Until they don't. It starts with the ones who once knew you, I think. Assuming that anyone ever did. Your likes, dislikes, flaws and strengths all start to swirl together into a confusing mirrored image of themselves. They wonder where you've gone and if you were ever really there. You haven't noticed. You can't see. This is the most debilitating aspect of the fear, the monster, the invisible beast. You never saw it coming and you didn't notice it while it stayed. Little by little it drained you like a slow leak in a balloon. Music, art, food, religion, political opinion, love, sex, parenting, social interactions at the lowest levels. One by one seeped out leaving you lifeless and confused.
This is not their fault. Nobody beat you down into this hole. Nobody scooped out your soul leaving the mimicking mirror shell. Not even you. Not marriage, not age, not children. The beast is not embodied, but I like to believe it can be fought. Every awkward laugh, one point for me. Every time I uncurl my hands from crippling anxiety and reach out to a person I love, a breath back into the balloon.
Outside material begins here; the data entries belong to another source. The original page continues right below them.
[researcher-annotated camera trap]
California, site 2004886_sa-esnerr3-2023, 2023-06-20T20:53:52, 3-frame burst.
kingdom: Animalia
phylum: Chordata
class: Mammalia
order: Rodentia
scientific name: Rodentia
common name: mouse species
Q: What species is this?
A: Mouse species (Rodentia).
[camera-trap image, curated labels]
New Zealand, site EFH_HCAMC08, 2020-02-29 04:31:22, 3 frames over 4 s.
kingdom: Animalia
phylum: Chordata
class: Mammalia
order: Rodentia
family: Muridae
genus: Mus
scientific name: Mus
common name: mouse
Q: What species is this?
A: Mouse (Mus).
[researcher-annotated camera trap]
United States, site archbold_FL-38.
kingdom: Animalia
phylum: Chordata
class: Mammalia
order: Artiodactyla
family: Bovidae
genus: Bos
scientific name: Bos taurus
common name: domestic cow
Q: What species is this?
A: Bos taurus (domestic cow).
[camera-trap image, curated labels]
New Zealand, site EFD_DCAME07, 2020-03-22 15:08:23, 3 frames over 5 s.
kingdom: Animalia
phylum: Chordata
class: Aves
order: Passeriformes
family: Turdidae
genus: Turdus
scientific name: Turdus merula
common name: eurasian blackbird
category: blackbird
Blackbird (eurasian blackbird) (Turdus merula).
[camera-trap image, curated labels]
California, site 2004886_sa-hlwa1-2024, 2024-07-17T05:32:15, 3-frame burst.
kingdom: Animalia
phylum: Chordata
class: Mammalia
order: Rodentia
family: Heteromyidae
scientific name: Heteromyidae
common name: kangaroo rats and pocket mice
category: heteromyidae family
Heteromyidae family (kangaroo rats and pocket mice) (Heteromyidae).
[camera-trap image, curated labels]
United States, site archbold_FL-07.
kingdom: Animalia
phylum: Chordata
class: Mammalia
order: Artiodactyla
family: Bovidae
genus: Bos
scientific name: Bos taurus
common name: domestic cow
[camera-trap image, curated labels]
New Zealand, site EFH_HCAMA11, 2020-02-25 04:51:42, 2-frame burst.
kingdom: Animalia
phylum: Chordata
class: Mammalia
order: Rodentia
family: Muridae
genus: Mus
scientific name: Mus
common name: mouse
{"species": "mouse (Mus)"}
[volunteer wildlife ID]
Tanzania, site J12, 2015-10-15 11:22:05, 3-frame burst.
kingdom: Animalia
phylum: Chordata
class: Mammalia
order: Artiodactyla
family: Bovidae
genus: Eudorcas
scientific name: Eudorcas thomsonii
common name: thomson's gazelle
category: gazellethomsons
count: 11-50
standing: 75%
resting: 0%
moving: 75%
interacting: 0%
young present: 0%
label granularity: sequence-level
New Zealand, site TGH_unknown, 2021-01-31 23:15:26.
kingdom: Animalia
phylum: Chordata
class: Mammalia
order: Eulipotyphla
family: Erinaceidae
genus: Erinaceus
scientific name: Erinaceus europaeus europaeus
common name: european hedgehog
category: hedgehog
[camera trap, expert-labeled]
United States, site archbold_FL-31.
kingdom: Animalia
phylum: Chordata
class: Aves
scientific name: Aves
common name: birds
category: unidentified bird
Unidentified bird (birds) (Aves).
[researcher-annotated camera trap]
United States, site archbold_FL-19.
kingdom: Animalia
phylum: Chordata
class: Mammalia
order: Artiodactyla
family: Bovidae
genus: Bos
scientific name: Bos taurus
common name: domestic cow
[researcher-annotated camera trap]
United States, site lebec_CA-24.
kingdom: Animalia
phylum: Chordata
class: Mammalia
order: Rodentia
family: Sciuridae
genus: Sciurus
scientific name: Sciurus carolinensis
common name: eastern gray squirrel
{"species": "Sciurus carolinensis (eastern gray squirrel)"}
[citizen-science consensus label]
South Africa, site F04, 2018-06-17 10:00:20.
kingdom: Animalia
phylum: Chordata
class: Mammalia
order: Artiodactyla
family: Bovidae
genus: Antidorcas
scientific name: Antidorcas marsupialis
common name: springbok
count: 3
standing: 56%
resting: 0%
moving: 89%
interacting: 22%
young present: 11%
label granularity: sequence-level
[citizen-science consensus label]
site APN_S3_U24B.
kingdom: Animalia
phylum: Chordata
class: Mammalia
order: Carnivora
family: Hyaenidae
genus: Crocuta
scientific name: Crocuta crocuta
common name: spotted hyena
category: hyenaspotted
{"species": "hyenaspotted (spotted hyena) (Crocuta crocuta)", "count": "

In case I forget again. I am a human being with a purpose. Though I have accomplished many incredible things, I have not found that purpose yet. I will. I am a girl in love with a boy. Though I doubt this and challenge it often, that boy also loves me. I will always crave the epic romance that has probably already run its course in my life. I am a mother, a good mother who often hates herself at the end of the day but knows she did everything she could for her children. I am spiritual in a way I may never find words to explain, but it runs through me sure as the blood in my veins. I am a friend, a friend that sometimes tries too hard to be everyone's best friend. I am emotional in a way that I wish to share but never quite know how. These feelings all embarrass me. Almost anything that i feel deeply becomes the first victim to the fear. Perhaps recognizing this is the only step toward protecting the air I have left. It's time to shatter all the mirrors until the only image left is your own.